Supplied text:
________________

\(∫_0^∞\frac{1}{1-sin(x)}dx\)

it's divergent, but i'm not sure how to actually integrate that thing inside

Guest Jun 24, 2020

#1**+3 **

**calc- integration**

\(\int \dfrac{1}{1-\sin(x)} \ dx\)

\(\begin{array}{|rclcrcl|} \hline && \mathbf{\int \dfrac{1}{1-\sin(x)} dx } \\\\ &=& \int \dfrac{1}{\Big(1-\sin(x)\Big)}*\dfrac{\Big(1+\sin(x)\Big)}{\Big(1+\sin(x)\Big)} dx \\\\ &=& \int \dfrac{1+\sin(x)}{1-\sin^2(x)} dx \quad | \quad 1-\sin^2(x)=\cos^2(x) \\\\ &=& \int \dfrac{1+\sin(x)}{ \cos^2(x)} dx \\\\ &=& \int \left( \dfrac{1}{ \cos^2(x)}+\dfrac{\sin(x)}{ \cos^2(x)}\right) dx \\\\ &=& \mathbf{\int \dfrac{1}{ \cos^2(x)} dx +\int \dfrac{\sin(x)}{ \cos^2(x)} dx } \\ \hline \end{array} \)

________________

Extracted material:

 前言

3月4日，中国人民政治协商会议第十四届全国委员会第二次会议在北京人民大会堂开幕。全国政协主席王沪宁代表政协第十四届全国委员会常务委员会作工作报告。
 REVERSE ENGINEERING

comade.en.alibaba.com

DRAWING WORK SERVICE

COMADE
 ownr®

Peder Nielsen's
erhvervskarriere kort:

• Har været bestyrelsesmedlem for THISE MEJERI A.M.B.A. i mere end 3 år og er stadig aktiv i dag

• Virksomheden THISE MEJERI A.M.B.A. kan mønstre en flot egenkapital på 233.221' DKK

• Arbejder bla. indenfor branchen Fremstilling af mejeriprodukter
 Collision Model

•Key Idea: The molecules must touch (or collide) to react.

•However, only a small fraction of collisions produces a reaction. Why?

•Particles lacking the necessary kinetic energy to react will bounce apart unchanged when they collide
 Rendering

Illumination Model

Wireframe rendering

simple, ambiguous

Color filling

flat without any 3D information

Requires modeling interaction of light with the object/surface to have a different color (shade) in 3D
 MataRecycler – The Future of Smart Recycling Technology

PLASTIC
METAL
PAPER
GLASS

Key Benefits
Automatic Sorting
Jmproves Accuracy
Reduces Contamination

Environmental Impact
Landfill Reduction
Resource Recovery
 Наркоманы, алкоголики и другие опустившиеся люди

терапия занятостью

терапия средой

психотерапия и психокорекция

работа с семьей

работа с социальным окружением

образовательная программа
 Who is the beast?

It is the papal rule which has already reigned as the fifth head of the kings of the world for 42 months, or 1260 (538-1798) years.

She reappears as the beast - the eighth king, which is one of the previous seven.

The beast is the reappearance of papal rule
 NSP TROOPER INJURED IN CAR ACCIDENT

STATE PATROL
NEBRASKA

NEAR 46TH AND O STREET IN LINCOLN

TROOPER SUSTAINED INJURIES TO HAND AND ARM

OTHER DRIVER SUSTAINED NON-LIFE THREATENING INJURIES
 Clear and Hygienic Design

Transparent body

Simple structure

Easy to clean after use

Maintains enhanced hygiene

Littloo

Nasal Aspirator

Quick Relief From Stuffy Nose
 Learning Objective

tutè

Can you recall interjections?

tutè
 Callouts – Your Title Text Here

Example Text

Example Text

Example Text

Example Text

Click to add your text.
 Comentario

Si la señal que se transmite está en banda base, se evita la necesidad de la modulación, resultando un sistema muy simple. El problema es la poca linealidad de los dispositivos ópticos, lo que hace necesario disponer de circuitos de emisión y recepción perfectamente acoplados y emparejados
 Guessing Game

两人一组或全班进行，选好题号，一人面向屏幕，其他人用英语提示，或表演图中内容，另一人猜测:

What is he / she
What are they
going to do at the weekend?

________________

Goal of the exercise: In the forum thread on integrating 1/(1−sin(x)), what is 1−sin²(x) replaced with?

Response box: It is replaced with cos²(x).